No Balance Here
Reported by Eleanor - August 17, 2004 -
On Fox & Friends (Aug. 17, 7:00 a.m.) Bill Kristol, editor of the Weekly Standard, and a Fox regular, spoke of Iraqi politics as "working" and kept the Swift Boat issue alive. Our Fox friends also gave us their talking points of the day, this time about "new evidence" that Sadam moved banned weapons into Syria before the war.
Iraqi Politics - Kristol indicated that the political process unfolding in Iraq could be a big victory for Allawi. (The fly in the ointment is al Sadr.) Al Sadr was called the "teflon sheik." Kristol said that we backed off in Fallujah when we should have taken Fallujah. Ultimately, we'll have to use force.
Swift Boat Story - The conversation switched to the swift boat controversy and the question, "Did Kerry serve with courage?" Kristol emphasized that at first he was skeptical about the story, but now he thinks that Kerry has "misrepresented" what he did during those four months. He said, "Read the book. There are genuine questions." The "outrage is the mainstream media" that looked at Bush's service, but has not reported that Kerry "retracted" his statement about Cambodia. The NY Times (and others) did not report that he "misrepresented" what he did. "What is the truth?"
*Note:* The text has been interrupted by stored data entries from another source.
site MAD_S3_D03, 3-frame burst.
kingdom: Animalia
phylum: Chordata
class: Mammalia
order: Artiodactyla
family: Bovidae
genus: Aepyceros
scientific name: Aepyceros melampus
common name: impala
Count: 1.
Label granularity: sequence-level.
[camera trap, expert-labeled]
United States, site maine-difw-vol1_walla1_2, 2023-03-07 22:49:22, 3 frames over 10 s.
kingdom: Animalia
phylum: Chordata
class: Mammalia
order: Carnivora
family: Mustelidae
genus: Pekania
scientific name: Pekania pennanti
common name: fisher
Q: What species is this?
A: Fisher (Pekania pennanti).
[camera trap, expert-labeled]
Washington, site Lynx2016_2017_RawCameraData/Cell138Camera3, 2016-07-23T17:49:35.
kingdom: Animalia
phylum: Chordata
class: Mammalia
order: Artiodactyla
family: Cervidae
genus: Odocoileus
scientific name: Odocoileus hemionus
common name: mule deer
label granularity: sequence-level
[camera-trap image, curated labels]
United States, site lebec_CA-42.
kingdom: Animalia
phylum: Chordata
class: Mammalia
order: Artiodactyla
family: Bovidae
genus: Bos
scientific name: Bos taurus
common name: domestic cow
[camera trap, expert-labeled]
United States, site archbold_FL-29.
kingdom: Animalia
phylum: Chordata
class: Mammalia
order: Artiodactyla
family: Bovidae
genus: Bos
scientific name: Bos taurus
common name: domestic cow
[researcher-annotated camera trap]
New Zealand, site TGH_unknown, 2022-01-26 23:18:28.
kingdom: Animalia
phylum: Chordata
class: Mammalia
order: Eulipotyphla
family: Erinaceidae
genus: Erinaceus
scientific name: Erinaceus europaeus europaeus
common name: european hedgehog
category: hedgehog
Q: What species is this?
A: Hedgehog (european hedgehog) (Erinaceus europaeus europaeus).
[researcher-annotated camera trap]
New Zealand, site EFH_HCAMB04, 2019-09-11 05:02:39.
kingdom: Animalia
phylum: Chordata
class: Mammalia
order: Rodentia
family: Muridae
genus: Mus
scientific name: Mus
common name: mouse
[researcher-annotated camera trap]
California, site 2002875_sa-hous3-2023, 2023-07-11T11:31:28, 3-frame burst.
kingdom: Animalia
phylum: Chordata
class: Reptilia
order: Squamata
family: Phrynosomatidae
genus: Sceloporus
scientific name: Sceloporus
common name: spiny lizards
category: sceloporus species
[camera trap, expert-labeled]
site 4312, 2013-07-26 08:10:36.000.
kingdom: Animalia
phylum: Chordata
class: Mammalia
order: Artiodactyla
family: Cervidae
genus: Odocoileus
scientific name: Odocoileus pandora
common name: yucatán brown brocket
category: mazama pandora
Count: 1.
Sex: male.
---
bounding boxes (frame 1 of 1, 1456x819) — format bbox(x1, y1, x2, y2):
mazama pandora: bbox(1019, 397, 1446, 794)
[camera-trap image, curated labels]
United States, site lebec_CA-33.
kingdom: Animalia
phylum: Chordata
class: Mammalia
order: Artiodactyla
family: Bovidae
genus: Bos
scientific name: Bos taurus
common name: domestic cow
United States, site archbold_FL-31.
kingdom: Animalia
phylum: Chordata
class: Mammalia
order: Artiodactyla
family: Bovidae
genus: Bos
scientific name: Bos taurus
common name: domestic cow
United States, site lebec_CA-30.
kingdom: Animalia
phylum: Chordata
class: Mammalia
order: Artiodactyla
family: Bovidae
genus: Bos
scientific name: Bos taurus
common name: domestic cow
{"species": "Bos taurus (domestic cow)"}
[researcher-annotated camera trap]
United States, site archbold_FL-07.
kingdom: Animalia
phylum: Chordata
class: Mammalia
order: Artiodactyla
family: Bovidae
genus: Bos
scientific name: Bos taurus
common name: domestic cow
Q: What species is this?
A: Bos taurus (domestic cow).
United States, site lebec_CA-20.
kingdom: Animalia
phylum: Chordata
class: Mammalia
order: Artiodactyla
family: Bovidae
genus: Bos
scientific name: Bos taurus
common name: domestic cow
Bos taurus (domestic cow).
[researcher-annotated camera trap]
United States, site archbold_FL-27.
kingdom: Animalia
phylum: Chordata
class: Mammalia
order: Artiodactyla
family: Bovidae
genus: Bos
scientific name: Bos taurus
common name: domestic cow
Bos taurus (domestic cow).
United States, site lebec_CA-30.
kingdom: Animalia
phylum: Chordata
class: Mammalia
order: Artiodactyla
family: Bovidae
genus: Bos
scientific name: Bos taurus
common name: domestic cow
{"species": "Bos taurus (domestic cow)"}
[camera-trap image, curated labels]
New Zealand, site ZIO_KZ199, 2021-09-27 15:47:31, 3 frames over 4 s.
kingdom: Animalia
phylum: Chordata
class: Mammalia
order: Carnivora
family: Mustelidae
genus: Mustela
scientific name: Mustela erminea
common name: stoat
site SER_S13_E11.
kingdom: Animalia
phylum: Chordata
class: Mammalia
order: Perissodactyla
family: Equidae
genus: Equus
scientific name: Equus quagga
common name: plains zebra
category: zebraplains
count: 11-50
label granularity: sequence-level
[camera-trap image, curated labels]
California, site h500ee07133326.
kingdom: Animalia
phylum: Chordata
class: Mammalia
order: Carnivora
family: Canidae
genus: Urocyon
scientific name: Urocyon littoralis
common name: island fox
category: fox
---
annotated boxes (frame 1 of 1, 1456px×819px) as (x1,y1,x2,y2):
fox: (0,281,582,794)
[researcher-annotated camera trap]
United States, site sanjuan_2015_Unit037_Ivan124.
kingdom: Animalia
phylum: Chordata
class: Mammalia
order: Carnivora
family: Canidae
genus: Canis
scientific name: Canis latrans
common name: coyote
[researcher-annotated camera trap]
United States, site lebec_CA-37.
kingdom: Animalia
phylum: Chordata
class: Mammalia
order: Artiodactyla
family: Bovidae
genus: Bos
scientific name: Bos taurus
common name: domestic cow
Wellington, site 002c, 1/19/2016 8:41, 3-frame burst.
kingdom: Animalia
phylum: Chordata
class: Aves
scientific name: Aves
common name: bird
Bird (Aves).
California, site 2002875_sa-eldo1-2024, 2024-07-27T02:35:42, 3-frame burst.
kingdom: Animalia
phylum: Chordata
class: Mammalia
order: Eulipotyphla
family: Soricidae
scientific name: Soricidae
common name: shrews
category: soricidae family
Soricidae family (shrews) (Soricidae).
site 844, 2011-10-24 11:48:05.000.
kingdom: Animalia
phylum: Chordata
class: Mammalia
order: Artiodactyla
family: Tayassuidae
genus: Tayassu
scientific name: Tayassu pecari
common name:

Comment: What I found especially interesting about this conversation is that Kristol said he read the book, and he took the one issue of Kerry's whereabouts on one night, whether he was inside or outside of Cambodia, and generalized it to Kerry "misrepresenting" what he did in Viet Nam, and gave it as the answer to the question about whether or not he "served with courage." The Kerry camp has already said he was near, and not inside Cambodia, but a casual listener would get from this exchange that Kerry lied about his Viet Nam service, did not serve with courage, and the "main stream media" is not reporting Kerry's retraction. The whole truth is not important. Just the suggestions, the questions, the innuendo, and most of all, the discussion itself that keeps the story alive. The Bush camp should only wish that the questions about Bush's service revolved around whether or not he was inside or outside of the Cambodian border in 1968.
Sadam's Missing Weapons - In an interview with Rowan Scarborough, author of "Rumsfeld's War," Scarborough said that Sadam had a "secret system" of transporting banned weapons into Syria before the war. (The latest support for Bush's WMD story.) Sadam would send his "secret security service" to the border and allow trucks to cross into Syria, but "we can't prove it because we don't have good intelligence in Syria." (But we're reporting it anyway.) They were not stockpiles, but components, that Syria could use themselves. Two scientists were assassinated. David Kay said that concealed weapons were sent to Syria. "We know they were there. Where did they go? How do we get Syria to cooperate? Syria does not want us to succeed in Iraq. Economic sanctions did not cause them to budge one inch.